In the 5000m, Silovs surprised again with a sixth place finish. His 6:41.39, a track record, brought him a point total of 77.599. Of the favorites, Bøkko and Contin were the first to skate. The two skaters both have the same coach, but in this race, Bøkko couldn't manage to keep his lap times under 32 seconds. He had to accept that Contin passed him after 2000m, Bøkko finished in 6:40.60, Contin in 6:38.08, good for third place for this distance. Bøkko stayed ahead of Silovs, with 77.310 points, but left much room for Kramer to gain. Contin, with 77.608 points stayed just behind Silovs, but as Silovs never skated a 10,000m race in his life, Contin was expected to make up the difference in the final distance. Then Sven Kramer and Koen Verweij raced and Kramer skated away from Verweij. All his lap times were below 32 seconds, and he was the only one to start with a 29.9 lap, taking the track record in 6:31.82, immediately making up for all the ground he lost on the 500m. With 76.952 points he was second after the first day as Blokhuijsen managed to skate the second best time in this distance, with 6:36.49 and gathered 76.579 points leading the ranking after the first day with just a small advantage. Bøkko was third, Silovs and Contin followed, Verweij was seventh.
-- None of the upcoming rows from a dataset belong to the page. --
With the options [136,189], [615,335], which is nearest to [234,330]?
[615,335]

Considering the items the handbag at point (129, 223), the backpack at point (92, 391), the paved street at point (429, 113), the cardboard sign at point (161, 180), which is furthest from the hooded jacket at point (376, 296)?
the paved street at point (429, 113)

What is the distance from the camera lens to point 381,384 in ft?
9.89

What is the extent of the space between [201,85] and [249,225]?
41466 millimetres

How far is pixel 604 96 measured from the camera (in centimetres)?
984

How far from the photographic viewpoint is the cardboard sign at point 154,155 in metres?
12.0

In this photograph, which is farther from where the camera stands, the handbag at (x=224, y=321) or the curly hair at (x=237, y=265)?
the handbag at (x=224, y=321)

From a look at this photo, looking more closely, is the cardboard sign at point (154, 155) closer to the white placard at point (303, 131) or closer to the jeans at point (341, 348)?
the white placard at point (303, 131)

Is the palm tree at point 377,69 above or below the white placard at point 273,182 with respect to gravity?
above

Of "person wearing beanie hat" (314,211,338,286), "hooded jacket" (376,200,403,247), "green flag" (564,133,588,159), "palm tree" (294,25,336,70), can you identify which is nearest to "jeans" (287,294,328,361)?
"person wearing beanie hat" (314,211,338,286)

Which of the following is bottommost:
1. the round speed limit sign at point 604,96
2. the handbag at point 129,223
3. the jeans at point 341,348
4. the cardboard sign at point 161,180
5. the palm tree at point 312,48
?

On Sunday, the men started with the 1500m. A fierce wind made it hard for the skaters. Only one skater managed to beat the track record of Ids Postma. Sven Kramer won in 1:53.98; his pair mate Jan Blokhuijsen finished a second slower, in 1:54.93, just behind Norwegian junior Sverre Lunde Pedersen who was second in 1:54.87. Blokhuijsen thus lead the classification, with 114.889 points, Kramer had 114.945 and then there was a considerable gap. Bøkko had problems with the soft ice and only managed ninth place, 1:56.35; Silovs passed him to rise to third in the ranking after being sixth again in the 1500m with 1:55.48, just behind Verweij, who climbed up to fifth overall. The qualifiers for the final distance were four Dutch, two Norwegians, two Polish, a Latvian, a French, a Russian and a Belgian.

At the 10,000m, the first pair were two Polish skaters. Zbigniew Brodka clocked a new personal best time of 14:44.55; which brought him to a career-high twelfth place, two more Polish skaters finished eleventh and thirteenth, and the three of them qualified to go to the World Championships, as well as two ladies, an excellent result for the Polish team. Contin set a strong time of 14:05.84, but the Frenchman just missed the podium, fourth for the distance and fifth in the ranking. Verweij had a similar race with 14:05.98 and stayed ahead of Contin in the ranking. He had a chance to move up to the podium, as both Håvard Bøkko and Haralds Silovs needed to skate not more than five seconds slower in order to stay ahead in the ranking. Silovs skated the first 10,000m in his life and was hurting at the end. He lost his third position in the ranking as Bøkko skated his strongest race in this tournament. Bøkko finished in 14:02.83, ahead of Verweij and certainly faster than Silovs. Silovs' 14:23.38 was a new Latvian record and his point total of 159.261 was also a national record. He dropped behind Bøkko, Verweij and Contin to sixth in the final classification. Then the final pair, Kramer and Blokhuijsen battled for gold. They went side by side in the first half of the race, but in the second, Kramer could keep up within the track record pace, and Blokhuijsen had to settle for silver. But Kramer's last lap was a bit slow and because of that Bart Veldkamp, now his coach, kept the track record. Kramer won in 13:45.05 and took his fifth European title with 156.197 points. Blokhuijsen is Europe's second best skater with 156.513 points as he finished within 14 minutes, 13:52.48. Bøkko brought the bronze to Norway but with 158.234 points at a modest distance. Kramer was visibly happy to win the title again after a year of absence. He thanked his sports medical doctor Peter Vergouwen for getting him back to top level.